Last Update 22 Mar 26
Fair value Increased 0.53%A005490: Future Earnings Will Be Underpinned By Lower P/E Expectations After Downgrade
Analysts now place POSCO Holdings' fair value at about ₩434,652, up from roughly ₩432,375, reflecting updated views on discount rates, revenue growth, profit margins, and future P/E following recent research, including a downgrade highlighted by Morgan Stanley.
Analyst Commentary
Recent research, including the highlighted downgrade, focuses on how updated assumptions for discount rates, earnings power, and future P/E multiples feed into the revised fair value estimate of about ₩434,652.
Bullish Takeaways
- Bullish analysts see the revised fair value as still pointing to a business with meaningful earnings capacity, even after factoring in more cautious assumptions.
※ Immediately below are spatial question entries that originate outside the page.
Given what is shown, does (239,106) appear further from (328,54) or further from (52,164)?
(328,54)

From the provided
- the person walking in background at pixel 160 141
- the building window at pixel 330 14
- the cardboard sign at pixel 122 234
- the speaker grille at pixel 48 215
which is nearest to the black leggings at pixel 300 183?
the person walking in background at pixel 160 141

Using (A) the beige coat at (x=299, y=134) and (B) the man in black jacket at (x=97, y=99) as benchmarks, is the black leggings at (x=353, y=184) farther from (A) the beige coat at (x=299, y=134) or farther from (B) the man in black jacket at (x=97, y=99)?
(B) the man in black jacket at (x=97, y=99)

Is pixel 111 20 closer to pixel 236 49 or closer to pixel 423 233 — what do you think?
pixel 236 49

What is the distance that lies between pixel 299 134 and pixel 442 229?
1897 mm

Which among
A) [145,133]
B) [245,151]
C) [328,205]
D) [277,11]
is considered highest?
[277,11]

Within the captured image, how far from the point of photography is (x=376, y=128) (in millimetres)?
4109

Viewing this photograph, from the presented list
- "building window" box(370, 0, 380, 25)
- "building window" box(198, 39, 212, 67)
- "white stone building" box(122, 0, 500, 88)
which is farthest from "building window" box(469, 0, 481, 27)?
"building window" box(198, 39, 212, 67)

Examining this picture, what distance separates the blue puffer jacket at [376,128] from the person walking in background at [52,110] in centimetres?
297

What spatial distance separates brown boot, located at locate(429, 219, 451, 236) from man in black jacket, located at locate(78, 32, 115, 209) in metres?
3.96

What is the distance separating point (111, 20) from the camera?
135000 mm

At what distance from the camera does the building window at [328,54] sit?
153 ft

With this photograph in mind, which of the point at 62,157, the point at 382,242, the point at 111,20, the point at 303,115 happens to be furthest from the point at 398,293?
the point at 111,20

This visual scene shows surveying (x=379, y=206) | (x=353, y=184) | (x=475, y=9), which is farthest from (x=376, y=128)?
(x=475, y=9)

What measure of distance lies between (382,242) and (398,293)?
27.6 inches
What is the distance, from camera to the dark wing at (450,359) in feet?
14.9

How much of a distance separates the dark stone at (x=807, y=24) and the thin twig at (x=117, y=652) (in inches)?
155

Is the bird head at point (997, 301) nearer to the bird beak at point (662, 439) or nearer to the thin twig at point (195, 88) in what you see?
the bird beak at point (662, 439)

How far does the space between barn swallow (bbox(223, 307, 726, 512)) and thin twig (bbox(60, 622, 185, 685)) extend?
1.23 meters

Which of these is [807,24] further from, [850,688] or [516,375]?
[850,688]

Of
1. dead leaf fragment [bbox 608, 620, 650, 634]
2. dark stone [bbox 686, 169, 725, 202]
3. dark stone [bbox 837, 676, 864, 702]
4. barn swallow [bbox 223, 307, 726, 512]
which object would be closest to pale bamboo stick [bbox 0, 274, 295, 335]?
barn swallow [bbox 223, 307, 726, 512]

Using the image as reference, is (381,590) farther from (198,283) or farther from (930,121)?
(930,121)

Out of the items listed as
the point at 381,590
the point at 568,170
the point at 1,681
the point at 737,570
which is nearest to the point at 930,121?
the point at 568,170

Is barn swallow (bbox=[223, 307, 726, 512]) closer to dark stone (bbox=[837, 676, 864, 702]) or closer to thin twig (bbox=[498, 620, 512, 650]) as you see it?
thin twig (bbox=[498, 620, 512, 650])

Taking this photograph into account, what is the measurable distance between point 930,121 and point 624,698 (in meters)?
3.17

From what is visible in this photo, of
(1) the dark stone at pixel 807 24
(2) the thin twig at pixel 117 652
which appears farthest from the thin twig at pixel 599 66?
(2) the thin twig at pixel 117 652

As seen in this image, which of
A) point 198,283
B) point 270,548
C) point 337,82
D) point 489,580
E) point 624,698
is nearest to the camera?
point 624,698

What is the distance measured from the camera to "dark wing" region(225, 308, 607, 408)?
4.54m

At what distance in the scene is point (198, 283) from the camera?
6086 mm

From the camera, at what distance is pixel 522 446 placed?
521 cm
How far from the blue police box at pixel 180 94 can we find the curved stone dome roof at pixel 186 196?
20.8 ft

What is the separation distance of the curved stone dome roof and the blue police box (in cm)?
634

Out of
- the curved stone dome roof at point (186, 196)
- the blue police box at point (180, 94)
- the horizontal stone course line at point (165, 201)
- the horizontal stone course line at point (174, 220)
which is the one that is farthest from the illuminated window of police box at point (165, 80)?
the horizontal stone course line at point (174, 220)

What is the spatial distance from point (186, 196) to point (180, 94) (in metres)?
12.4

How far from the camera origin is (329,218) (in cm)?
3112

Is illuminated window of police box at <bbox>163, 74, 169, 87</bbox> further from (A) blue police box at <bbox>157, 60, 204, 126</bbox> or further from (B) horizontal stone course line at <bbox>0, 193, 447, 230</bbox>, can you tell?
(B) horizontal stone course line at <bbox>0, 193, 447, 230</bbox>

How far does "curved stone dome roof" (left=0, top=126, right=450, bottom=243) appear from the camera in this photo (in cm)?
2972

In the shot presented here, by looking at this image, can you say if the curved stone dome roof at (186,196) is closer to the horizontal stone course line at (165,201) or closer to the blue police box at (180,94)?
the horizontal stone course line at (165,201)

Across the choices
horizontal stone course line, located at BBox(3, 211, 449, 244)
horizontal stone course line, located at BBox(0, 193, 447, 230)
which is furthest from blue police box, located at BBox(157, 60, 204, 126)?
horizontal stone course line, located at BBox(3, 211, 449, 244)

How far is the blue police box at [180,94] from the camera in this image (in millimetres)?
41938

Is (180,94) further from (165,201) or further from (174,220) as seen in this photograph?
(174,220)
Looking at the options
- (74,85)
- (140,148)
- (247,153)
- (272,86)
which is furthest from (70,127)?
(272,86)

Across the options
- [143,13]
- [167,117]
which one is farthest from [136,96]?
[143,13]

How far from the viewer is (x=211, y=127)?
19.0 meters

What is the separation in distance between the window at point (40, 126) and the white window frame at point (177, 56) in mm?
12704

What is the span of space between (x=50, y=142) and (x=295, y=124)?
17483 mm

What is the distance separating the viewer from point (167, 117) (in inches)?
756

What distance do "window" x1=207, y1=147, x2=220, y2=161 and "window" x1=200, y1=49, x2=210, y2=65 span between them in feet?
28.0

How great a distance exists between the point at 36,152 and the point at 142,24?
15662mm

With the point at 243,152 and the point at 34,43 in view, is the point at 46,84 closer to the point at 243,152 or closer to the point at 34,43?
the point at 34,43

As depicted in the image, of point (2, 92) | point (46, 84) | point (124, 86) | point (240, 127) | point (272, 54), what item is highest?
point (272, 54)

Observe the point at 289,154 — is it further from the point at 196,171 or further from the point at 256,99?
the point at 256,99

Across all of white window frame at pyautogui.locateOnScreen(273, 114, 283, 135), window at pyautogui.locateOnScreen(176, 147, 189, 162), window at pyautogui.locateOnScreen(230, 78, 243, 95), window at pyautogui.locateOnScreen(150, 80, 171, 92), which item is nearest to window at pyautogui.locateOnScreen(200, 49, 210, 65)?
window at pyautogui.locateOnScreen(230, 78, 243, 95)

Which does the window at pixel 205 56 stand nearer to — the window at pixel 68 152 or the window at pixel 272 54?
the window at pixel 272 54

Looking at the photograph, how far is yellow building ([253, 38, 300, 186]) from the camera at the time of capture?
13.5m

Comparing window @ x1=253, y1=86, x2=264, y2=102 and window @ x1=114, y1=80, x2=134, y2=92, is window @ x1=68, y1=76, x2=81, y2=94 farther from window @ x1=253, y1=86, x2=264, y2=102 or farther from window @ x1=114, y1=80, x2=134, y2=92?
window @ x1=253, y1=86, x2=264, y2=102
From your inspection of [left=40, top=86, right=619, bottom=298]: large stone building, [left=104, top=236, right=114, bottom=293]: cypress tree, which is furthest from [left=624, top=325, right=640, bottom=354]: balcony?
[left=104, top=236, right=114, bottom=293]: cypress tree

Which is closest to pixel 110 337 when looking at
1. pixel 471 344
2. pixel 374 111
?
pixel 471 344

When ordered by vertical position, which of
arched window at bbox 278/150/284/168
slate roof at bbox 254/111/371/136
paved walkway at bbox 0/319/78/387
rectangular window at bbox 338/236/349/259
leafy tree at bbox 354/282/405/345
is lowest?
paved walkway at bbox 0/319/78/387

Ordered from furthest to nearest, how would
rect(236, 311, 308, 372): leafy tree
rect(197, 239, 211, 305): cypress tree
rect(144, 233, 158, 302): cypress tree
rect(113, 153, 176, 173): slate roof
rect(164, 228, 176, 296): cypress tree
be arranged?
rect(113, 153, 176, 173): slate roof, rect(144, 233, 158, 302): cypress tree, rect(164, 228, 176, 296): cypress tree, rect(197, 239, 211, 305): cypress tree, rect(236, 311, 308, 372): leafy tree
- They highlight that the updated models continue to ascribe value to POSCO Holdings' ability to execute on its core operations, with current margins seen as supportive of the latest valuation work.
- Some view the adjustment in discount rates and assumptions as a healthy reset, arguing it makes the fair value framework more robust and less sensitive to short term swings in sentiment.
- Supportive views also point out that a refined view on future P/E helps anchor expectations, which can make the stock easier for investors to assess against peers and sector benchmarks.
Bearish Takeaways
- Bearish analysts frame the downgrade as a signal that previous expectations for earnings quality and growth may have been too optimistic relative to current information.
- There is concern that the updated discount rate assumptions imply a higher perceived risk profile, which can cap how far valuation multiples are willing to stretch.
- Cautious views also focus on the sensitivity of the fair value to changes in profit margins, suggesting that any pressure on profitability could quickly affect the valuation case.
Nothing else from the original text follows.